I’ve recommended gothic reads in the past, and I stand by those recommendations. But since it’s my favourite genre, and autumn/winter is the perfect time to indulge in some unsettling, atmospheric, and immersive reads, I thought I’d recommend a few more. In case any catch your eye, I’ve linked to each book on Book Depository. And as always, I encourage you all to share your own recommendations in return!
The Corset by Laura Purcell
Described as a Victorian chiller, The Corset follows two young women in very different circumstances. Ruth is a teenage seamstress awaiting trial for murder. Dorothea is a wealthy socialite, whose fascination with phrenology leads her to Oakgate Prison, where she hopes to uncover the truth behind Ruth’s case. An air of mystery and threat bubbles throughout, with the book exploring notions of female autonomy, the horror of poverty, and the psychological impact of trauma. Flirtations with the possibility of something supernatural are handled incredibly well, elevating this gothic gem to the heights of subtle literary horror.
A Spell of Winter by Helen Dunmore
Written in sumptuous, evocative prose, A Spell of Winter is a strangely beguiling tale that explores forbidden love, the burden of secrets, and the struggle to escape the cloying inheritance of family. Set largely in the build up to WWI, we have many hallmarks of the gothic genre, including an imposing manor home, a family cutting themselves off from the outside world, and dangerous secrets that threaten to tear them all apart. Tense and quietly eerie without ever boiling over, I was utterly enthralled.

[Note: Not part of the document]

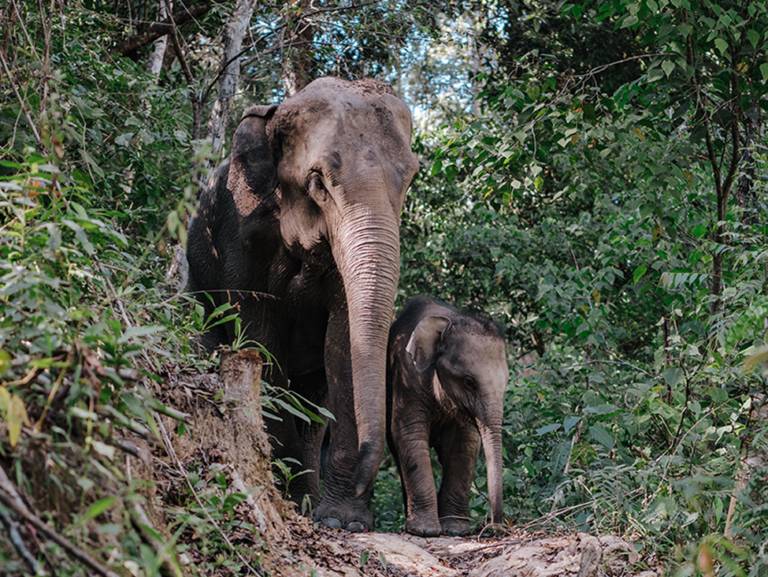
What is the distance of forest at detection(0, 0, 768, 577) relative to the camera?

House of Glass by Susan Fletcher
Clara, a young woman with a rare brittle bone condition and a passion for botany, is invited to establish a glasshouse at Shadowbrook, an infamous country home. Upon arrival, she finds an owner conspicuous by absence, and residents terrified of a supposed haunting. Clara soon sets her practical mind to solving the crumbling manor’s mysteries. In many ways, this is a book of opposites; of truth versus lies, logic versus faith, and reality versus the supernatural, as we follow the unravelling of long-held secrets, and examine the devastating ways women’s lives were ruled by scandal, rumour, and reputation. This is gothic historic fiction at its best, and is easily one of my books of the year so far.
Dracula by Bram Stoker
There’s no one reading this who hasn’t heard of Dracula. It’s one of those books that is so iconic, we tend to think we know all about if before we even read it, leaving us to wonder if it’s worth the time and effort. Having finally picked it up for myself last year, I can confidently say that it absolutely is. So much more nuanced than I expected, I loved its fascinating take on gender roles, the Victorian fixation with bodily and sexual corruption, and the timeless fear of the unknown. As a lover of gothic and horror fiction, it was really fun to see many of the foundations upon which those genres would flourish being set down. There is some very interesting use of queer coding to examine too, but above all else, it remains a gripping, atmospheric page turner.
The Haunting of Hill House by Shirley Jackson
It’s worth pointing out that this is very, very different from the recent Netflix adaptation, which only shares the book’s name and generally creepy nature. Jackson’s novel is a masterclass in the less is more approach to horror, completely forgoing gore or jump scares. Far more psychological than its screen counterpart, it creeps beneath your skin, forcing you to question what is real and which characters can be trusted. A rumination on the invasive influence of storytelling and fear, and the dangerous power of the imagination, themes of suppression, sisterhood, and belonging simmer to reach a breathless fever pitch. Intelligent, understated, and downright unsettling, this take on the classic haunted house narrative is all the better for its ambiguity.
Have you read any of these? What gothic reads would you recommend?